The Micro User


Quest For Merlin

Author: Mad Hatter
Publisher: Excalibur
Machine: Acorn Electron

 
Published in The Micro User 8.12

Mission impossible...

I am always on the lookout for new adventures, and particularly those issuing from amateur rather than professional software houses, so I ran the Quest For Merlin with eager anticipation.

I found a three-part adventure with a nice loading screen, some humour in the introduction, a vast choice of background and text colours - and then things fell apart.

The task is straightforward enough: Merlin has gone walkabout on account of his not fancying the amount he's supposed to stump up for his poll tax. The player has the unenviable task of locating him.

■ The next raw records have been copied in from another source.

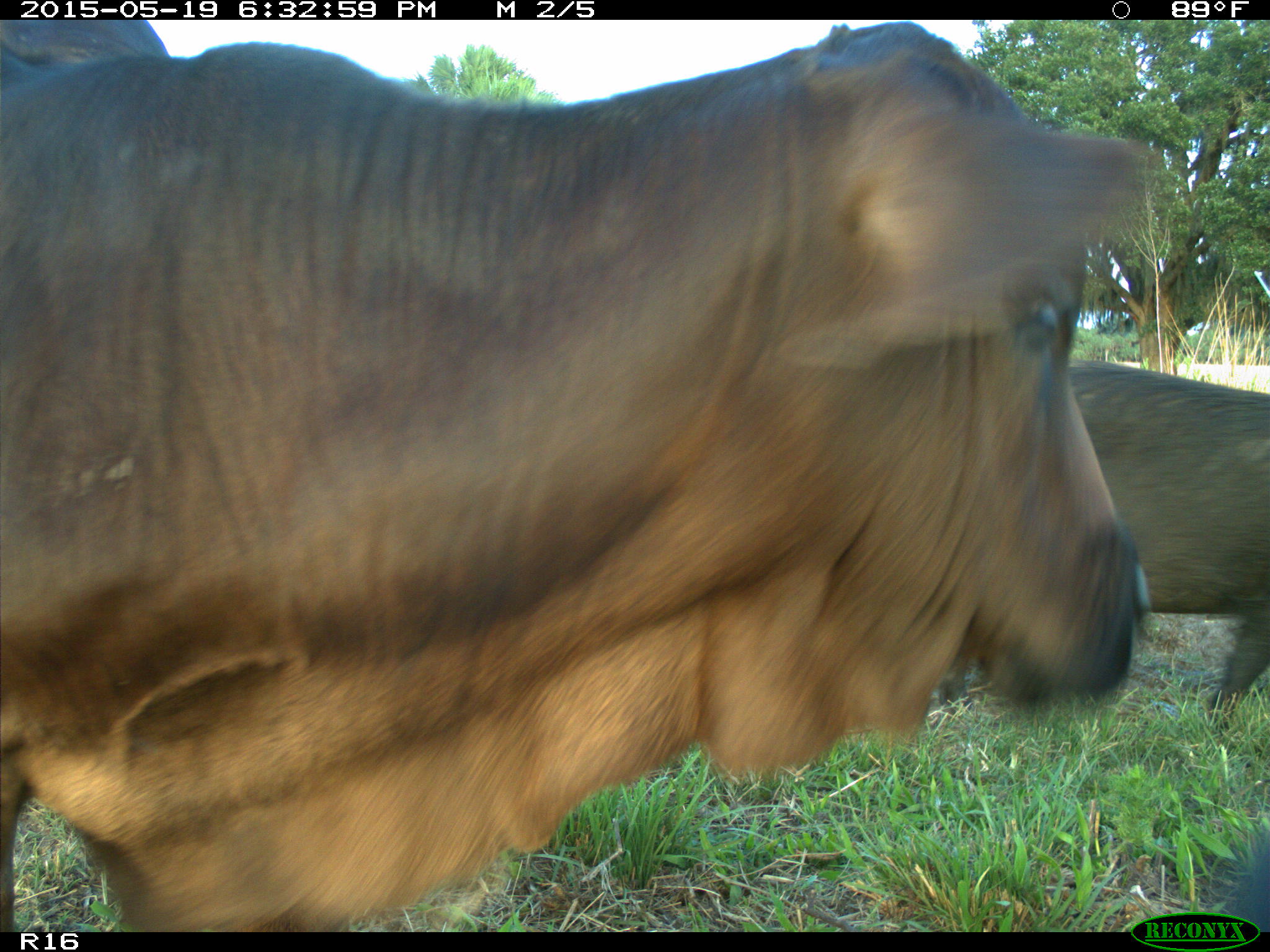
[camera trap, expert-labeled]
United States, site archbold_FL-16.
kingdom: Animalia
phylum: Chordata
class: Mammalia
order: Artiodactyla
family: Bovidae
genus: Bos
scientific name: Bos taurus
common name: domestic cow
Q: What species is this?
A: Bos taurus (domestic cow).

The documentation that came with Quest For Merlin was non-existant: A map which conveyed absolutely no information whatever was the only thing supplied: it didn't even identify the starting location.

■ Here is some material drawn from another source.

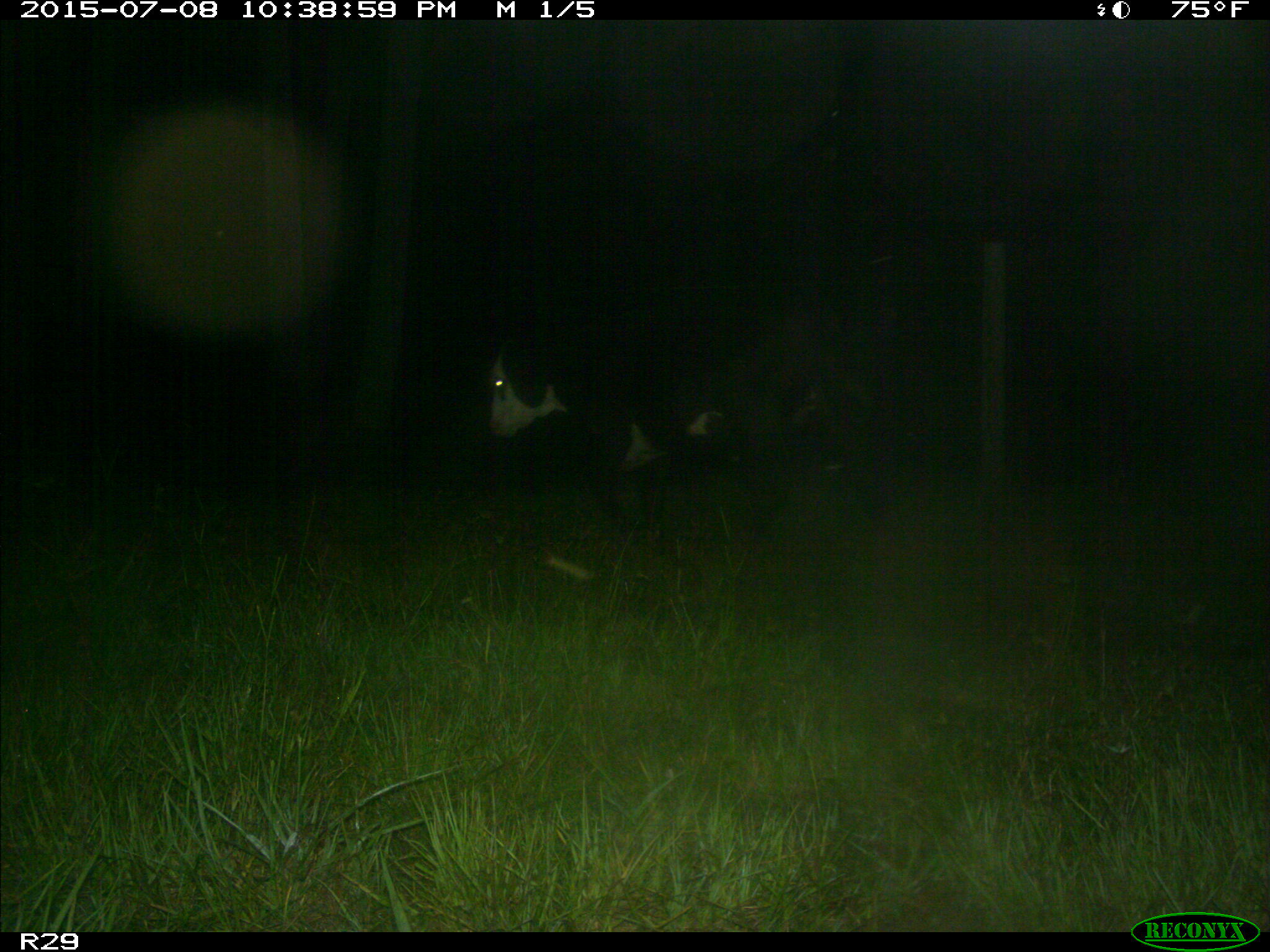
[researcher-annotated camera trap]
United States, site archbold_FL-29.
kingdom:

However, I persevered and plodded my way around, discovering items here and there, talking to various entities - and even kissing one of them. Hatters like to pucker-up and osculate from time to time.

What really hampered my progress was an almost impenetrable parser which - in spite of the authors' boasts - I found to be very limited indeed. The other thing that struck me forcibly was the price - rather high for a pedestrian text adventure.

I honestly cannot recommend it unreservedly, unless you are desperate for a new adventure and have already bought Rainbow's End which I reviewed in January's issue of The Micro User.